_Fragment_.

Er zijn vragen over de overzichtelijkheid van de uiteindelijke richtlijn. Het is wel wenselijk antipsychotica en niet-SSRI antidepressiva als aparte groep te houden.

 

Er zijn vijf verschillende soorten SSRI’s, dit is de grootste groep medicatie daar vallen wel 60 medicijnen onder. Als het gaat om medicatie die buiten deze groep valt is een vergelijking/ uitspraak over de effectiviteit en veiligheid lastig. De suggestie wordt gedaan om hier misschien toch een kleine klasse verdeling in te maken. Wellicht moet de werkgroep streven om voor een aantal middelen een goede uitspraak te doen, zodat er meer keuze is en bij medicatie waarbij dat niet kan ook op te schrijven dat de werkgroep niet in staat is daar een uitspraak over te doen.

 

Er wordt opgemerkt dat de richtlijn over SSRI’s ook verouderd is. De vraag is of deze niet meteen wordt geüpdatet. Dit is helaas niet mogelijk binnen dit project met gelimiteerd budget.

 

Dhr. Van Eijndhoven (NVvP) brengt in dat medicatiespiegels, bij bijvoorbeeld TCA’s, kunnen veranderen tijdens de zwangerschap. Spiegels moeten dus regelmatig gecontroleerd worden en de vraag is wie dat doet. Variatie in spiegels kan effect hebben op de effectiviteit en/of toxiciteit van de medicatie. De farmacokinetiek moet per middel bekeken worden tijdens de zwangerschap, omdat elk middel weer anders wordt gemetaboliseerd. Het is ook belangrijk om zwangeren uit te leggen dat het daarom soms nodig kan zijn de dosering op te hogen.

_Opdracht_. Haal uit het fragment over medicatie tijdens de zwangerschap letterlijk het stuk van "Er zijn vijf" tot en met "met gelimiteerd budget.".

_Geëxtraheerde gegevens_.
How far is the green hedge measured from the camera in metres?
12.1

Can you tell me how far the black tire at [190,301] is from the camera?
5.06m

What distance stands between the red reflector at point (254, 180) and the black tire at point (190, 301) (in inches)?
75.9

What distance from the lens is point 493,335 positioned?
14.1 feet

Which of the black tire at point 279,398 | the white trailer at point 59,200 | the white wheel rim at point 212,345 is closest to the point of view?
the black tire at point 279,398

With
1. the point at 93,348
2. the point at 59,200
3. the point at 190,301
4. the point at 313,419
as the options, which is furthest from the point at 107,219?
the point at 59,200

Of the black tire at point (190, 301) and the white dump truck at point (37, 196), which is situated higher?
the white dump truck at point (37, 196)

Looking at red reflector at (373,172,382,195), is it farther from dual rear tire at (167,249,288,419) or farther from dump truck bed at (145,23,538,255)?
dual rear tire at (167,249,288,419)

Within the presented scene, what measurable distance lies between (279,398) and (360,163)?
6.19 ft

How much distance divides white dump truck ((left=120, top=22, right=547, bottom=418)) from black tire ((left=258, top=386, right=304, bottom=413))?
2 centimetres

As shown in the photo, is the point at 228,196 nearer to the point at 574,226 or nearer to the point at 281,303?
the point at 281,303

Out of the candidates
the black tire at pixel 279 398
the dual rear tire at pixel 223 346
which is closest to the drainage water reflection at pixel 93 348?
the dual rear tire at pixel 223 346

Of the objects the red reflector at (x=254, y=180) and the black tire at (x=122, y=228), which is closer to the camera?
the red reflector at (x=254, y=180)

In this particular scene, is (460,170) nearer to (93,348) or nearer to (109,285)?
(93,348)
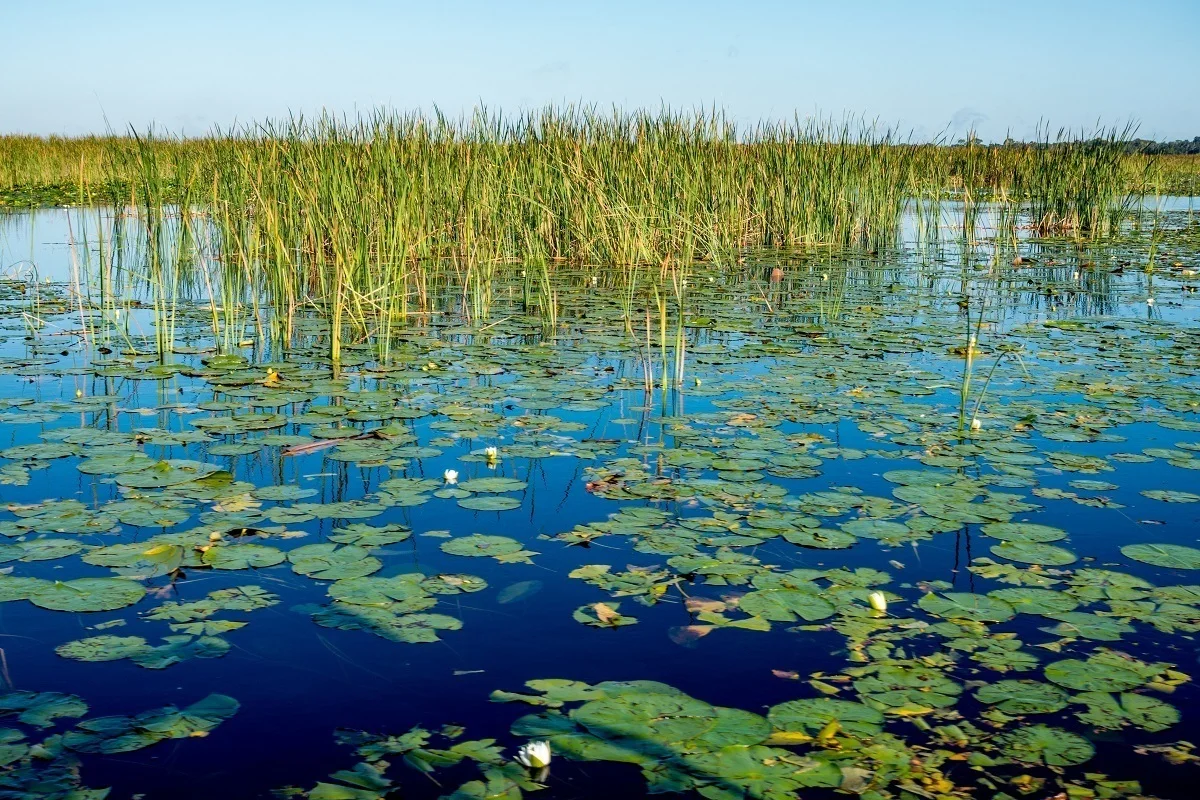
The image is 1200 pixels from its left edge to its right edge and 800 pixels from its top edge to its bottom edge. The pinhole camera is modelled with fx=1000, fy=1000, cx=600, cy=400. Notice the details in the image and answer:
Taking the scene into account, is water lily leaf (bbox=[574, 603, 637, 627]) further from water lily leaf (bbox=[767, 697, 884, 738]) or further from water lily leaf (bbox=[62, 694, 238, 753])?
water lily leaf (bbox=[62, 694, 238, 753])

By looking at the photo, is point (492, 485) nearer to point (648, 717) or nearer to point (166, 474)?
point (166, 474)

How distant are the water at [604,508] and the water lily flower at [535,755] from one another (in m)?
0.03

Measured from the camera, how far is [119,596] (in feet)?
8.72

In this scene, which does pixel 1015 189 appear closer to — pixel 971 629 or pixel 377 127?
pixel 377 127

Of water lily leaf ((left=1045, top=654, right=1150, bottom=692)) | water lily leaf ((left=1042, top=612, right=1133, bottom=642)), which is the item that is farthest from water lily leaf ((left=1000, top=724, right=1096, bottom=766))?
water lily leaf ((left=1042, top=612, right=1133, bottom=642))

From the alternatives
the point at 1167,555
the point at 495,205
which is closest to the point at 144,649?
the point at 1167,555

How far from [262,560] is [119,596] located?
388 mm

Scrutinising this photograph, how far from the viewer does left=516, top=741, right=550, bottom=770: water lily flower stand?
1928mm

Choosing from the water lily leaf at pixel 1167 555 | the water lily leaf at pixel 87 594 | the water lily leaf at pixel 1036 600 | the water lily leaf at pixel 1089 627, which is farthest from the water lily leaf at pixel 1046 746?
the water lily leaf at pixel 87 594

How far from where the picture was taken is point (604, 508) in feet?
11.2

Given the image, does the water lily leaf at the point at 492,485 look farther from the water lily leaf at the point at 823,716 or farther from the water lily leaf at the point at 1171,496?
the water lily leaf at the point at 1171,496

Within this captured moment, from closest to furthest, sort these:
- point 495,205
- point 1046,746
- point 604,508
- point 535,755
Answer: point 535,755 → point 1046,746 → point 604,508 → point 495,205

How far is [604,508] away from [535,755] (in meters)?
1.53

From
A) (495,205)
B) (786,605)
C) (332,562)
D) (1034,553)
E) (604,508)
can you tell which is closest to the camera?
(786,605)
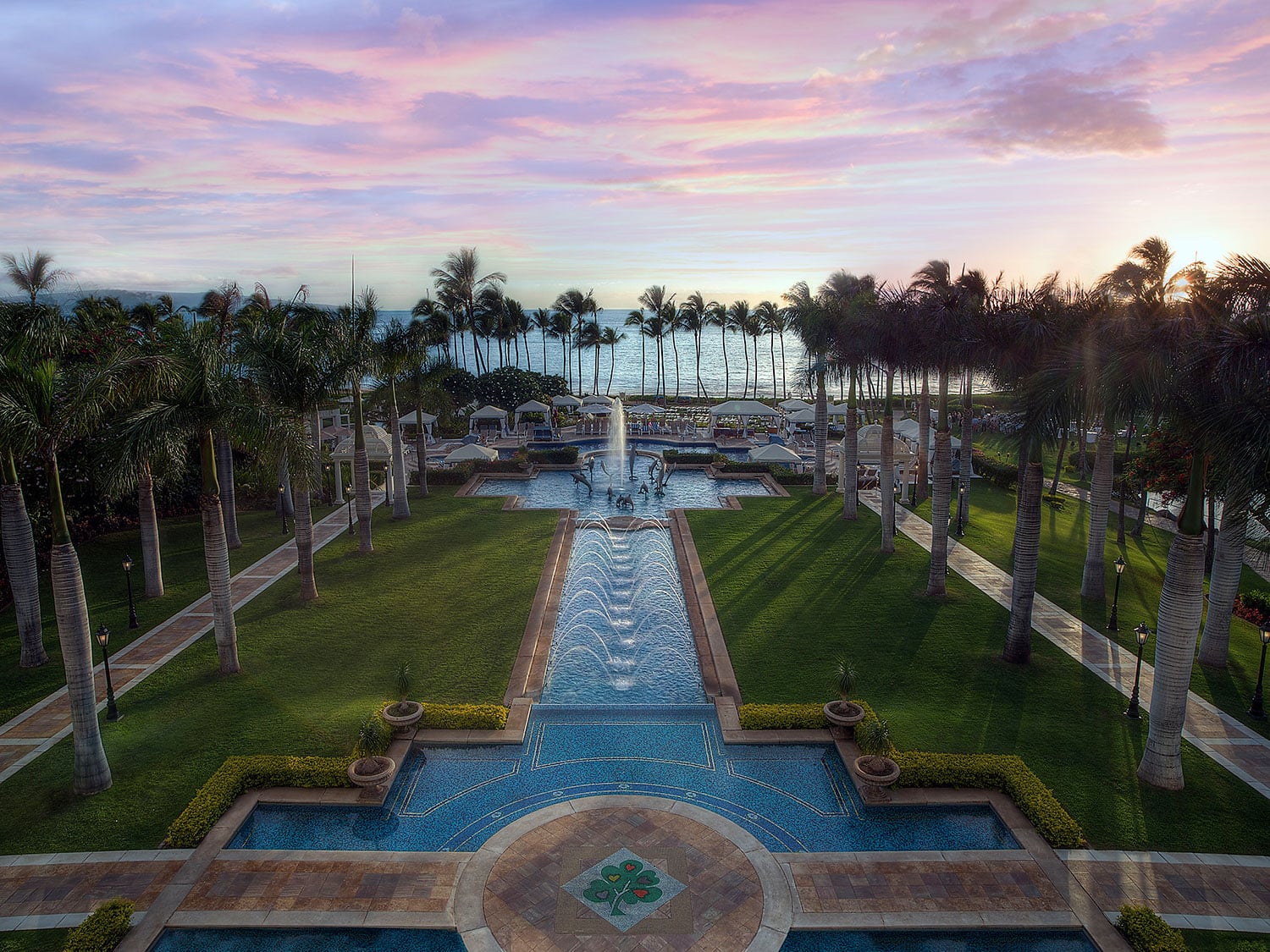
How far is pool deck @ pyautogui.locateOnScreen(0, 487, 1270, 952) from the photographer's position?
10.9 meters

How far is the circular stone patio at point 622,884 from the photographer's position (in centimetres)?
1068

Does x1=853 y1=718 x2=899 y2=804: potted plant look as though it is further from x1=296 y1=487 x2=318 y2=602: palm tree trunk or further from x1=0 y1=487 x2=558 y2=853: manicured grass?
x1=296 y1=487 x2=318 y2=602: palm tree trunk

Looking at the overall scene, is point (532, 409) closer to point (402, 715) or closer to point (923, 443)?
point (923, 443)

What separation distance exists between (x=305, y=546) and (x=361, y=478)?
4.51 metres

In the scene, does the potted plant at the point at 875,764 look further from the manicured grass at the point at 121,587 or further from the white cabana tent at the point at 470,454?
the white cabana tent at the point at 470,454

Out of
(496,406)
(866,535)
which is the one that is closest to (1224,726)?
(866,535)

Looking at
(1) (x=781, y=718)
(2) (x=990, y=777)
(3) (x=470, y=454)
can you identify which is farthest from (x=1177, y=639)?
(3) (x=470, y=454)

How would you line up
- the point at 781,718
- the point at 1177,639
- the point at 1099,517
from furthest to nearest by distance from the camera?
the point at 1099,517 < the point at 781,718 < the point at 1177,639

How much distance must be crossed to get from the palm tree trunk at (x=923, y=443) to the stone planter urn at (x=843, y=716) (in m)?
12.3

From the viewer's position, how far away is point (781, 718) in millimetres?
15938

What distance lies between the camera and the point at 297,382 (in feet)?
65.0

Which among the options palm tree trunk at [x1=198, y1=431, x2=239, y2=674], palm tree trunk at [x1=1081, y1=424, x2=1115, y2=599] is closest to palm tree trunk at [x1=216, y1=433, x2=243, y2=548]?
palm tree trunk at [x1=198, y1=431, x2=239, y2=674]

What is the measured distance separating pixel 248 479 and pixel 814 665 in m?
26.2

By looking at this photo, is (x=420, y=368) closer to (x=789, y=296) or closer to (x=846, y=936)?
(x=789, y=296)
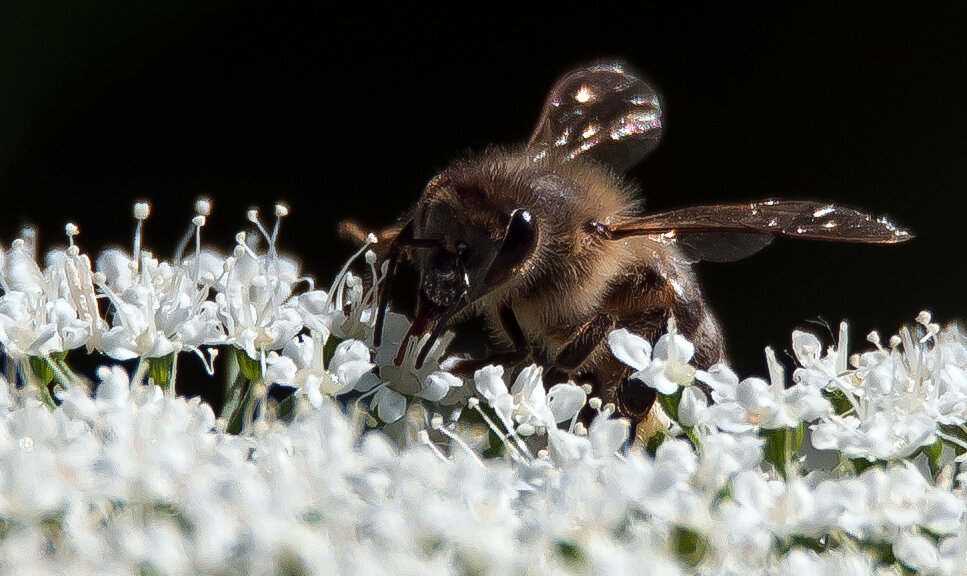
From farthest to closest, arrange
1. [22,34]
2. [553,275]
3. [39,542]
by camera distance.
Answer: [22,34] → [553,275] → [39,542]

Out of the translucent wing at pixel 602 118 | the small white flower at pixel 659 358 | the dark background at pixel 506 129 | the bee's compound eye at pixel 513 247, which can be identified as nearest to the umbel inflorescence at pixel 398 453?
the small white flower at pixel 659 358

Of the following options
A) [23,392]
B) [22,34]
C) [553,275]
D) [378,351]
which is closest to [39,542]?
[23,392]

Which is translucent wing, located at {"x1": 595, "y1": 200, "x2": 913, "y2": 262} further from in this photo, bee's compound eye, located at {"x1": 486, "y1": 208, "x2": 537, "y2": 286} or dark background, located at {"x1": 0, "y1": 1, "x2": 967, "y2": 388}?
dark background, located at {"x1": 0, "y1": 1, "x2": 967, "y2": 388}

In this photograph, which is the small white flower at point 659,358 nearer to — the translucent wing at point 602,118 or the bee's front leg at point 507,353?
the bee's front leg at point 507,353

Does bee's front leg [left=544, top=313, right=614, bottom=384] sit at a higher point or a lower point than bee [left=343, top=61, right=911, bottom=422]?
lower

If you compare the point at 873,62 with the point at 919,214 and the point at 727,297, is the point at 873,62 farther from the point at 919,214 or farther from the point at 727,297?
the point at 727,297

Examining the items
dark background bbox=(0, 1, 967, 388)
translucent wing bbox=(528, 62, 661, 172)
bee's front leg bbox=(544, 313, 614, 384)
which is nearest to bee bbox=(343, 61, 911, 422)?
bee's front leg bbox=(544, 313, 614, 384)
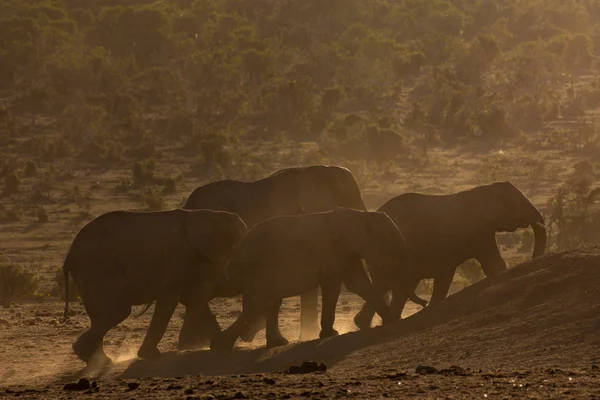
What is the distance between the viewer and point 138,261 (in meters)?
14.1

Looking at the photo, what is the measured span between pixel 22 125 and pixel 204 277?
27.7 m

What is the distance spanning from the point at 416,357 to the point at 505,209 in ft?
14.7

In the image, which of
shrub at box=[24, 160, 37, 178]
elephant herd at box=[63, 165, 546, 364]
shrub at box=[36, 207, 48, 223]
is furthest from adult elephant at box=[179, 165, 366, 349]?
shrub at box=[24, 160, 37, 178]

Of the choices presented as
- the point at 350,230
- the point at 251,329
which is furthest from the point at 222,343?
the point at 350,230

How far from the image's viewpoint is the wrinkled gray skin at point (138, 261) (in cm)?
1399

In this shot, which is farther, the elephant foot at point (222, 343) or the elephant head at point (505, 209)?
the elephant head at point (505, 209)

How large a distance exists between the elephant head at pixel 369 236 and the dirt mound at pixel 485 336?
0.82m

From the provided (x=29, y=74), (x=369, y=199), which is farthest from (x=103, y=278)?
(x=29, y=74)

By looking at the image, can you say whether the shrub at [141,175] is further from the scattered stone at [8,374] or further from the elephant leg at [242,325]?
the scattered stone at [8,374]

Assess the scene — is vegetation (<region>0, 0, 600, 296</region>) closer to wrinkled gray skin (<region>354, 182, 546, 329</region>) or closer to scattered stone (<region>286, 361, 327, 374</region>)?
wrinkled gray skin (<region>354, 182, 546, 329</region>)

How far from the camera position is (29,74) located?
4950cm

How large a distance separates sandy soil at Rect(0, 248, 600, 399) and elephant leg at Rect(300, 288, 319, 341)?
0.48m

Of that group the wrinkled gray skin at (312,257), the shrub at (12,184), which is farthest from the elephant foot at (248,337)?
the shrub at (12,184)

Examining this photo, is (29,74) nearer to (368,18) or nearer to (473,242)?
(368,18)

_Jouw antwoord_.
Er zijn vijf verschillende soorten SSRI’s, dit is de grootste groep medicatie daar vallen wel 60 medicijnen onder. Als het gaat om medicatie die buiten deze groep valt is een vergelijking/ uitspraak over de effectiviteit en veiligheid lastig. De suggestie wordt gedaan om hier misschien toch een kleine klasse verdeling in te maken. Wellicht moet de werkgroep streven om voor een aantal middelen een goede uitspraak te doen, zodat er meer keuze is en bij medicatie waarbij dat niet kan ook op te schrijven dat de werkgroep niet in staat is daar een uitspraak over te doen.

 

Er wordt opgemerkt dat de richtlijn over SSRI’s ook verouderd is. De vraag is of deze niet meteen wordt geüpdatet. Dit is helaas niet mogelijk binnen dit project met gelimiteerd budget.